Friday, January 20, 2023
(click here to listen to or read today’s scriptures)
Ozarks forever
The Lord himself will give his benefits; our land shall yield its increase.
Watch water run uphill! Dig for diamonds! See the famous Ozark mother pig, and root for her!
I was not yet a teenager. Our family fell in love with the Missouri Ozarks early on, and we spent part of every summer there on the beach. Lake of the Ozarks curls in and out of hills and hollars, with hundreds of miles of coastline perfect for motels and resorts and beaches and fish camps, dotted with Ripley-Believe-It-Or-Not museums dedicated to impossibilities and weirdities that boggled my imagination.
When it opened in 1931 it was the largest man-made lake in the United States. And now I’m driving right through the middle of Ozark country, taking the scenic route, leisurely making my way over to Illinois to visit Chris and his family, and to see my sister and brother, and eventually end up in Urbana. I wonder if I’ll remember any of those old places that fascinated us back then … what? 65 years ago?

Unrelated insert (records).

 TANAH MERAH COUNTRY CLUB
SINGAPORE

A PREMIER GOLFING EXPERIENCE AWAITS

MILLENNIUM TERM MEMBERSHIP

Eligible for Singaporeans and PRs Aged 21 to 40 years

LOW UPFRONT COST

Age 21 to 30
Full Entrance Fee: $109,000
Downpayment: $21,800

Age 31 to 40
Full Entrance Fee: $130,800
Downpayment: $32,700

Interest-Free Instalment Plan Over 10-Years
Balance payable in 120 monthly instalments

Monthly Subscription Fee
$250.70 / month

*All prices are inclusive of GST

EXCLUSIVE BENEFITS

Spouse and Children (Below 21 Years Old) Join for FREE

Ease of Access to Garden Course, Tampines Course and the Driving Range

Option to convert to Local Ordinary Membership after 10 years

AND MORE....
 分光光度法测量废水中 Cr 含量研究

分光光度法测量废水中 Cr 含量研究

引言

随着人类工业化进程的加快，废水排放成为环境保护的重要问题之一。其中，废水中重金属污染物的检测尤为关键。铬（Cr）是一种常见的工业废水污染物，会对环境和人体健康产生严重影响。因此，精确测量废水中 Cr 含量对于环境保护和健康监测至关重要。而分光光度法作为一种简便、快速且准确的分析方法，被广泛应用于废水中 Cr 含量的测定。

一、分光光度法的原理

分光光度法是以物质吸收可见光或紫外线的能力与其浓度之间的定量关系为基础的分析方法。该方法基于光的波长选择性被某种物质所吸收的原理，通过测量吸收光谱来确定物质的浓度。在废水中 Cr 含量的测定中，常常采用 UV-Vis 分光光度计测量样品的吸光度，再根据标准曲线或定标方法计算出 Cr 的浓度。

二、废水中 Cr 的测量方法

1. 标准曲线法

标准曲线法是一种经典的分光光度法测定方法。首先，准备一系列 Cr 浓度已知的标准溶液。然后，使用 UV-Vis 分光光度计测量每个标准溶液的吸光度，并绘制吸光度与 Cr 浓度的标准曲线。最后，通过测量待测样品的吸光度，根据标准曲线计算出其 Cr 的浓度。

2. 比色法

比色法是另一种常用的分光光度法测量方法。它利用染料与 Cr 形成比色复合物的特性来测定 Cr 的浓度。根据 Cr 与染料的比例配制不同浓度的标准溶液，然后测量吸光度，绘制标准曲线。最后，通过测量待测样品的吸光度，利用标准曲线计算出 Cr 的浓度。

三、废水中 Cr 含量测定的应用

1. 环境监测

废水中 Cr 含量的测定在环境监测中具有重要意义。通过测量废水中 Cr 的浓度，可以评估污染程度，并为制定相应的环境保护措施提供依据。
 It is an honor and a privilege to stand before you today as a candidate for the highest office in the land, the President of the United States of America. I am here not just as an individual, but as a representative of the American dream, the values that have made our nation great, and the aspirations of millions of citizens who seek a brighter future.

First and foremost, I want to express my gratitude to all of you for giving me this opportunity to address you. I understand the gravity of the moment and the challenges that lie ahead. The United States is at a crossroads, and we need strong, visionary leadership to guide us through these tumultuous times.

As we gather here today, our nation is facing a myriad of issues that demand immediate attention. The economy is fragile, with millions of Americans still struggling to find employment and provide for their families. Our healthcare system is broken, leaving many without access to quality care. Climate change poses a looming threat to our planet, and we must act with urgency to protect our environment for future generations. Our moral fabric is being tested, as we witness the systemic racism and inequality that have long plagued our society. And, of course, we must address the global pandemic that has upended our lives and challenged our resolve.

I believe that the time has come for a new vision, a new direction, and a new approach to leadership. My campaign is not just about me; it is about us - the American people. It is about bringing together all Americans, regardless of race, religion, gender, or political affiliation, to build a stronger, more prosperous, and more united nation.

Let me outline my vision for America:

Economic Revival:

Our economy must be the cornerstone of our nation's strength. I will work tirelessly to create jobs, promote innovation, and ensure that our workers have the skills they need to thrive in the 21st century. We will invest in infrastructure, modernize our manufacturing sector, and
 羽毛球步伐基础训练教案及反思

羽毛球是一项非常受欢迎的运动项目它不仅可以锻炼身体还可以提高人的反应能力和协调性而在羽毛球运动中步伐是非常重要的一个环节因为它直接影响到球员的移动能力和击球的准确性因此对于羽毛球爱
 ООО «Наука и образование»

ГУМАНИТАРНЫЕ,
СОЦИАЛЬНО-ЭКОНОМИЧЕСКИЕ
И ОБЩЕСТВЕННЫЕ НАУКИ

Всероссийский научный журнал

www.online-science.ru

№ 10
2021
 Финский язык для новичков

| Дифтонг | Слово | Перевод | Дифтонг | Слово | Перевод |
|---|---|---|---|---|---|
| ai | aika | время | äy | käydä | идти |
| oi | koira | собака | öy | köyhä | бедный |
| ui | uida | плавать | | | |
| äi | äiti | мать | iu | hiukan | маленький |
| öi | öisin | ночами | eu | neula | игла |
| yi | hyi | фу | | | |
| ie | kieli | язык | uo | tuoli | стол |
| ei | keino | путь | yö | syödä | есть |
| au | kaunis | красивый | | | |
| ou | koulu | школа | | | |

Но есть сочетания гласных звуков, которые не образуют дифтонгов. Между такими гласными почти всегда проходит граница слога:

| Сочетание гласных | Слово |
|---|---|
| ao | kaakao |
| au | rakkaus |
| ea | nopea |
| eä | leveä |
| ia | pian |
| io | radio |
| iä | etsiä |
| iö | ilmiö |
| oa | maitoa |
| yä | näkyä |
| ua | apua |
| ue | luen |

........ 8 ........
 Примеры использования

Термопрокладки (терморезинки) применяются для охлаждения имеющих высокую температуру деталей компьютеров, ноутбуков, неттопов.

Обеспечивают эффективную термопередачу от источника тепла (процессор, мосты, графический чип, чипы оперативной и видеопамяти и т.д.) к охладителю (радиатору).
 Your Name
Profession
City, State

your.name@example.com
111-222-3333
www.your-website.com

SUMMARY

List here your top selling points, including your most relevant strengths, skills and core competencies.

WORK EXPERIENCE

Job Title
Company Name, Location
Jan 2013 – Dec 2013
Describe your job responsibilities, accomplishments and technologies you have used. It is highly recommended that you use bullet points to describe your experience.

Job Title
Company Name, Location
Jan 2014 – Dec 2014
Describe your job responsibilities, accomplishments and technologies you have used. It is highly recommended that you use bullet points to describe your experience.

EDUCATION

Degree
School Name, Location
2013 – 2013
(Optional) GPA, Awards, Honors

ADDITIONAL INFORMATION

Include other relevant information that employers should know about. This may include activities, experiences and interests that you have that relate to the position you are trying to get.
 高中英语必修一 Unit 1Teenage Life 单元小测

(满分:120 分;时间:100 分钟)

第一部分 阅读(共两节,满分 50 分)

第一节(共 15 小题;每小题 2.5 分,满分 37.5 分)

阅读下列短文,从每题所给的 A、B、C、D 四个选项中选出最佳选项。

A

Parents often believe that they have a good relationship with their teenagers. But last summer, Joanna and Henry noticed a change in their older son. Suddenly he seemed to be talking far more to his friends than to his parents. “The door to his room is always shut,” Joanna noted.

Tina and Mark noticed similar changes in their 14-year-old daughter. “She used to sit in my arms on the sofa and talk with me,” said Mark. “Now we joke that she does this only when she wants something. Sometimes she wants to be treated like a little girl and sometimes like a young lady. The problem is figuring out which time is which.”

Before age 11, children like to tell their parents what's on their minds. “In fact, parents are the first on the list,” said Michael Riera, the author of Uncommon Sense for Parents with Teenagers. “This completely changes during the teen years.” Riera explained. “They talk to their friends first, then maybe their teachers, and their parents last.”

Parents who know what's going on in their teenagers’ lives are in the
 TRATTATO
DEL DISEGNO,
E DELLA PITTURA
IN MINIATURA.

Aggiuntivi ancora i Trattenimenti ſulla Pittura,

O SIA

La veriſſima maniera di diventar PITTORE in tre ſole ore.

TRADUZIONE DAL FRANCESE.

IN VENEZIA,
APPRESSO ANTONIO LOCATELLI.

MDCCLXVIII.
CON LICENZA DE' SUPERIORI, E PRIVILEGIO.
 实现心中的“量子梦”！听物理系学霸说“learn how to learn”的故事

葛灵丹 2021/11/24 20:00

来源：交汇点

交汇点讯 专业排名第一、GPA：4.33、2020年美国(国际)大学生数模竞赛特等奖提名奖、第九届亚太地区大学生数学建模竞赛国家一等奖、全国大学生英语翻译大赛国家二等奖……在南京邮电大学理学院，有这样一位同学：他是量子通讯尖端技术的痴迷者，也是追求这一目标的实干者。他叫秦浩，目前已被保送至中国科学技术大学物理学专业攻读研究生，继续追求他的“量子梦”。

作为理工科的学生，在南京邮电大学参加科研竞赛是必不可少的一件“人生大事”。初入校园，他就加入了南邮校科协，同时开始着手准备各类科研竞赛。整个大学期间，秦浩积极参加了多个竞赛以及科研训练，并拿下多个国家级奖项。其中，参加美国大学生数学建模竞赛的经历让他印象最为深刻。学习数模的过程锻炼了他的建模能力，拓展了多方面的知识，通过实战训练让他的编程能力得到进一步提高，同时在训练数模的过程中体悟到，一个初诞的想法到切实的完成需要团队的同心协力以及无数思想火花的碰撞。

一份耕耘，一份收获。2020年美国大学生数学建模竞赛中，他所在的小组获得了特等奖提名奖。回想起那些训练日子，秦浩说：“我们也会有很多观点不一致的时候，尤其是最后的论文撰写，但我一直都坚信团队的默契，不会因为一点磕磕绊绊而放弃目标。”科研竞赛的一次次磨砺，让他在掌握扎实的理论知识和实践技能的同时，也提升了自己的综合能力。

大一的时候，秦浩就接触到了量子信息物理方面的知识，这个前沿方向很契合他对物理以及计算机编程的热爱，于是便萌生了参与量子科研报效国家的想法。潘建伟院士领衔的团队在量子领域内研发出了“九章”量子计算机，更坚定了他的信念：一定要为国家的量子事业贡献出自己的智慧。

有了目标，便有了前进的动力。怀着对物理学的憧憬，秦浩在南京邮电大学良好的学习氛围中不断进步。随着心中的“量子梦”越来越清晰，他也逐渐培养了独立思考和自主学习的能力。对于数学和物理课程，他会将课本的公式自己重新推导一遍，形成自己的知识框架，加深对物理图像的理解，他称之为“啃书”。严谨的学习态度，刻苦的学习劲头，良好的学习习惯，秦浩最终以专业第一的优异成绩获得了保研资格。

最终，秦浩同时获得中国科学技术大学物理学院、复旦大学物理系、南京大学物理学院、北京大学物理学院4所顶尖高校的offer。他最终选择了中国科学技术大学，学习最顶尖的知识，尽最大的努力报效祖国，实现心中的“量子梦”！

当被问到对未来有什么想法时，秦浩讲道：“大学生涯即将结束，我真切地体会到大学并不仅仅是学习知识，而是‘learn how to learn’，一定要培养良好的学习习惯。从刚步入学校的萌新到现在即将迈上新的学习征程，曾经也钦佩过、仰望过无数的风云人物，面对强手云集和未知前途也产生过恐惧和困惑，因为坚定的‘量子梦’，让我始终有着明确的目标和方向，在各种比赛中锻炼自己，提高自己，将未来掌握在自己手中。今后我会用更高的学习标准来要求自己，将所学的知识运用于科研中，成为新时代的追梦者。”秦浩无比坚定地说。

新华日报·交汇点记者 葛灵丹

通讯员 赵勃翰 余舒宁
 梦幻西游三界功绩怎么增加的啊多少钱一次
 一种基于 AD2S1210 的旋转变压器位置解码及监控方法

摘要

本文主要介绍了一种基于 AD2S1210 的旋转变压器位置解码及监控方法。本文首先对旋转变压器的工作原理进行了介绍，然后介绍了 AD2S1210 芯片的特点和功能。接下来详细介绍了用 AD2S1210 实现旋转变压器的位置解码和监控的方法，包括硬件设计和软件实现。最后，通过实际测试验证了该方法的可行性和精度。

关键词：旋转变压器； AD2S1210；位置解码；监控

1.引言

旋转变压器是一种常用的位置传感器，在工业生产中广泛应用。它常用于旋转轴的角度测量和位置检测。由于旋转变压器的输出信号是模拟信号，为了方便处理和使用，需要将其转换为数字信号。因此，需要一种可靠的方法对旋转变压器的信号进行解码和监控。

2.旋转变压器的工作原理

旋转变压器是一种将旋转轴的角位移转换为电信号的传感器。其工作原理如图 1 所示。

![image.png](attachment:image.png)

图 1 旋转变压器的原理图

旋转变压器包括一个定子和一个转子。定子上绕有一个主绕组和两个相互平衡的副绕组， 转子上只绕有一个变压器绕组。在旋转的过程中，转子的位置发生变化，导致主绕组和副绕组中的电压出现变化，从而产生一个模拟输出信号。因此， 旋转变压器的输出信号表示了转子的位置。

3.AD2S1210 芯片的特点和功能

That was in the 1950’s, the age of prosperity after World War II, before President Eisenhower inaugurated the interstate highway system, designed first and foremost to move army troops and tanks quickly and efficiently through the country when necessary, but mostly used by semis hauling freight, and families heading off for vacations twice as far away as they could have gone before.
Kindness and truth shall meet; justice and peace shall kiss. Truth shall spring out of the earth, and justice shall look down from heaven.
Not so long ago, Dad and I brought Chris and Marc through the Ozark mountains down to Eureka Springs, an artists’ colony in the Arkansas Ozarks, to see their annual Passion Play, the story of Jesus’ passion – His trial, suffering and death. We had seen a similar play in Bloomington, Illinois, but this was different – this was outside and featured a cast of hundreds. And besides that, it was in the Ozarks.
Margaret and I spent most of our honeymoon in Eureka Springs. We canoed on Table Rock Lake, another Missouri man-made lake. There are several now, as there are several in Illinois, Texas and Kentucky – pretty much everywhere we spend our time.
Ozark country cuts a wide swath through the Bible belt. Our family was Lutheran, which counts as Christian, of course, but the Baptists and Pentecostals put up small wooden churches every mile or so in the Ozarks. If they burned down, it didn’t cost much to build them again. There would be a sermon every Sunday, and music that made you want to dance. Oh, victory in Jesus, my savior forever!
Jesus appointed twelve that they might be with him and he might send them forth to preach and to have authority to drive out demons.
Jesus knew how much had to be done, how much healing and deliverance the people around him needed, so he found twelve more men (and more women too) to help him with the work. Did they go out more than the one time described in the bible? Maybe they did. Driving in the Ozarks it is not difficult for me to imagine their work, their prayer, their healing. Snake handling is just the tip of the iceberg.
God was reconciling the world to himself in Christ, and entrusting to us the message of reconciliation.